Blueschists, feta and kitties – Rocking on Syros Island

Authored by Dominic Hildebrandt.

At the end of March, four team members of the SGT Group went to Syros to conduct field work in the northern part of the island. The main goal of this field campaign was to collect structural geological field data, drone imagery and samples, mainly for my M.Sc. thesis project and complementing other research going on in the SGT group. In the M.Sc. project we study the geological architecture of the Kampos Belt as an example for an exhumed deep subduction shear zone. We are most interested in constraining the internal structure and length scales of rheological heterogeneity within this 3 to 4 km long rock belt, which generally shows a rather complex block-in-matrix structure. With this data we are now compiling a 3D visualization of the Kampos Belt, which will provide us new insights into the make-up of this region in depth. Based on that, we expect to improve our understanding of the processes governing a special kind of seismicity called slow slip and tremor (SST) in the deep portions of subduction zones. This is highly relevant, because this type of ‘silent’ seismicity is potentially mechanistically linked to devastating regular megathrust earthquakes in subduction zone settings.

The SGT @ ETH Syros crew during the field campaign 2023.

Syros is a playground for geologists and has long been of great research interest.
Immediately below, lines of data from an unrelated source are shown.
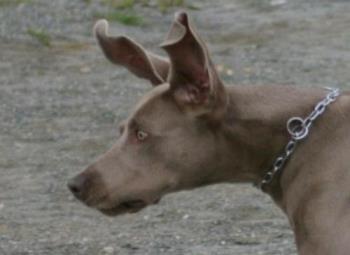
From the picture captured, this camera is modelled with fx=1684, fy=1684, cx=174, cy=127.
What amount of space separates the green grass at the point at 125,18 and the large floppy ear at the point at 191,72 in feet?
38.1

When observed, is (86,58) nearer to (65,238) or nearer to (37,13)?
(37,13)

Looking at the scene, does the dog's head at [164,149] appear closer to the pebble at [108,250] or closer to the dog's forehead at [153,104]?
the dog's forehead at [153,104]

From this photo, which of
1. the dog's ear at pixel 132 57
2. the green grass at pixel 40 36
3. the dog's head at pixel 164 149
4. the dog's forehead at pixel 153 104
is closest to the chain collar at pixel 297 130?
the dog's head at pixel 164 149

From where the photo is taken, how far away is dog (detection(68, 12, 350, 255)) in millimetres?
7160

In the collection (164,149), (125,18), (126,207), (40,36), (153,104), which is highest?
(153,104)

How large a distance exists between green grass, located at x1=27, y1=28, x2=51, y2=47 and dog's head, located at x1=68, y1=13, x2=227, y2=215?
1015 centimetres

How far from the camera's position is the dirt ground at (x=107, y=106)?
995 cm

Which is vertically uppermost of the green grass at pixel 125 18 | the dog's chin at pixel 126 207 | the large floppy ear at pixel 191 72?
the large floppy ear at pixel 191 72

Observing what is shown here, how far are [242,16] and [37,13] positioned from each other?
244 cm

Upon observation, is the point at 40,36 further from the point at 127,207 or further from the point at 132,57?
the point at 127,207

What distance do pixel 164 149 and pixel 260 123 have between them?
43 cm

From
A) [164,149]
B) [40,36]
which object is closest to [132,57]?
[164,149]

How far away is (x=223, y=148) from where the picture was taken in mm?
7242

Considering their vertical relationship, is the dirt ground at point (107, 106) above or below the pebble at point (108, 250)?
below
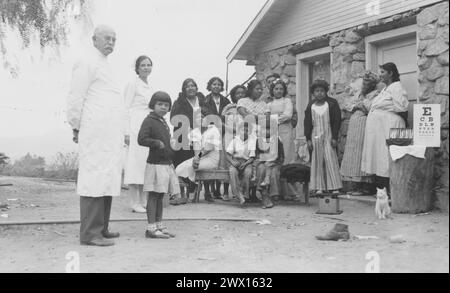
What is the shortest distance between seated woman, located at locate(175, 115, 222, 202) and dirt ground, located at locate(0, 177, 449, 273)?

John Ridley received his PhD thesis dealing with the geology of Syros at the University of Edinburgh in 1982, just before he came to the former Institute of Crystallography and Petrography at ETH Zurich and continued to publish about this region. In that regard, the research of the SGT Group continues a long-standing research tradition in the Cyclades.  

Curious geologists enjoy their mapping area not only from the ground, but in mélange landscapes such as the Kampos Belt also from the top of some huge metagabbro boulders – in that regard nothing changed much from the early 1980s to today. Left photograph from Ridley (1982).

However, in addition to classical geological field mapping we now also use leading-edge tools such as drones, digital mapping devices and 3D visualization software – equipment of which former scholars could only dream of. One highlight for me was the use of inflatable packrafts for inspecting outcrops along the steep cliffs at the eastern and western margin of the island near Lia and Grizzas Beach. Combining onshore mapping in the central part of the island with the cross-sections of nappe stacks along the cliff – mapping from land, water and air – enables us to constrain the 3D anatomy of a fossil subduction interface.

Part of the team discussing the structure of the western Kampos Belt while packrafting along the coast.

Syros is known for its spectacularly preserved blueschists, which makes it not only interesting for researching deep subduction interface processes, but also from an aesthetic point of view. Retrograde overprint is very selective and mostly confined to the southern part of Syros. In some cases, the blueschists contain beautiful pseudomorphs after lawsonite. Consequently, some of the samples we took are not purely dedicated to research.

Syros is known for its marvelous blueschists (top) and pseudomorphs after lawsonite (bottom).

Apart from that, Syros is an amazing place to work with a pleasant climate for field work (at least early in the year), friendly locals, cute cats or goats all around the island and extremely nice food (feta lovers ;-)). We are lucky that there are still enough ongoing controversies about the geology of the Cyclades so that stimulating research will go on in this location.

Mapping in the Kampos Belt is fascinating, so sometimes you lose your sense of time and the sun goes down. In that case your hard work is rewarded by a stunning sunset!